Me perguntei muitas vezes por
qual motivo as pessoas boas passam por provações. Não descobri. Eu acho que
isso deve fazer parte do aprendizado. Passamos por coisas que devemos passar. É
a nossa missão, nosso papel, nossos pequenos e grandes fardos. Você nunca quis
ficar daquele jeito, eu sei. Mas aconteceu, vó. Foram quase três anos. E eu,
covarde, não consegui. Me desculpa, eu não tive a coragem necessária. Devia ter
te dado mais abraços, mais beijos, mais carinhos, mais atenção. Mas eu não
consegui, entende? Eu não conseguia te ver ali, pela metade.

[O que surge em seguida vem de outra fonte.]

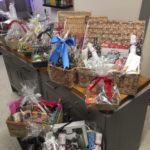 A selection of Christmas hampers containing food, drink and crackers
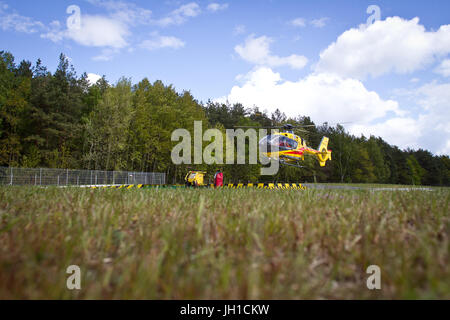 Polish Helicopter Emergency Medical Service (HEMS) Eurocopter 135 take off to action. - Stock Photo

Tudo isso me fez repensar a vida.
E me fez perceber o quanto sou frágil. Depois do que aconteceu com vocês eu
tive Síndrome do Pânico. Terapia, remédio, ataque, medo, taquicardia, pressão
alta, mais medo, sensação de sufocamento, medo de não conseguir dar um passo
pra frente, mãos e pernas dormentes, dor no peito, tontura, enjôo. Tomar banho
ou ficar sozinha se tornaram tarefas difíceis. Contando parece bobagem. Sentindo
é que a gente percebe o quanto as coisas mudam. Eu, tão dona de mim, virei
pequena perto do mundo gigante. Eu, que achava que podia fazer tudo, tinha que
ter alguém no banheiro junto comigo na hora do banho. Foi horrível. Aos poucos,
foi passando. Aos poucos, fui aprendendo a lidar comigo e com meus medos. Aos poucos,
fui entendendo que respirar fundo e devagar ajuda. E muito.

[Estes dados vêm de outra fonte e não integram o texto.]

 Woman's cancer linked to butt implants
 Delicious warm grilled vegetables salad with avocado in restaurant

Até hoje sinto minhas pernas
tremerem quando entro em um hospital. Mesmo assim eu fiz questão de te ver. E te
vi. Te abracei, te beijei, disse que te amava. Te ouvi dizendo que me amava
também. Mas depois eu não cheguei a tempo de te dar mais um abraço. Me desculpa.

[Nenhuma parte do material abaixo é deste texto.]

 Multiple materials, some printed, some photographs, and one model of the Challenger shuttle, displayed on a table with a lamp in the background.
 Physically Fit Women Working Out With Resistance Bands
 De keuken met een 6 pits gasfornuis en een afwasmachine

Dei o último beijo na tua testa já gelada. E pedi que você fosse em paz. Que tivesse
descanso, sossego. Que tivesse a serenidade necessária. Eu sei que você vai
ficar bem. Por favor, ajuda ele a ficar bem também. O encontro de vocês vai ser
bonito. E mágico.
Nunca vou esquecer o brilho dos
teus olhos, o som da tua gargalhada, teu abraço doce, tua barriga fofinha pra
deitar, tua mania de enganar a gente. “Tá dormindo, vó? Não, eu tô lendo o
jornal”. Nunca vou esquecer dos verões na casa do Cassino, das simpatias de
ano-novo, do poroso, do amarelinho, das moranguinhos, das apresentações, das
nossas conversas depois do almoço, das novelas, de quando você me pedia para
cortar o tomate ou buscar o pão lá na Valda. Nunca vou esquecer de quando você
fumava escondido ou de quando me deixava comer bala antes do almoço. Nunca vou esquecer
que você ficava me cuidando na esquina enquanto eu ia lá no bar do seu Didi buscar
alguma coisa e pedia “me vê o troco todo de bala”. Então, ele fazia a conta no
papel de pão, enrolava as balas no papel e eu voltava feliz da vida. Nunca vou
esquecer quando você cuidava de mim, fazia chá e me dava remédio. Nunca vou
esquecer de quando a gente recolhia as roupas do varal. Nunca vou esquecer do
teu arroz que era muito ruim. Nunca vou esquecer de quando a gente sentava lá
fora pra tomar uma tacinha de vinho. Nunca vou esquecer da infância maravilhosa
que tive, das musiquinhas e piadas sujas que você nos contava, das nossas idas
ao supermercado, de quando eu pintava o teu cabelo, dos nossos segredos e das
tuas manias. Nunca vou esquecer de quando você veio para Porto Alegre fazer
cirurgia e não queria que ninguém trocasse a sua fralda, só eu. Nunca vou
esquecer de quando você dizia “não esquece o batom, Ciça”. São tantas boas
lembranças. Eu realmente não conheço uma pessoa que tivesse alguma coisa contra
você. A sua presença era doce, você era especial. Minha avó, minha madrinha,
minha amiga. Uma avó que protegia, cuidava, amava.
Coloquei a Nossa Senhora do teu
lado esquerdo. Sei o quanto você gostava dela. Juntinho, um envelope. Lá tinha
este texto. Achei que seria bom deixar ele pertinho do teu coração. No meu,
você vai ficar pra sempre. E um dia a gente vai se encontrar de novo. Aqui todo
mundo está bem. Com muita saudade, mas sabendo que agora você vai descansar. A sua
missão aqui acabou. A nossa, agora, é seguir fazendo tudo de bom que você nos
ensinou. Foram muitas coisas. Obrigada por tudo. Muita luz no teu caminho. Sei que
ele vai ser bonito como o teu olhar.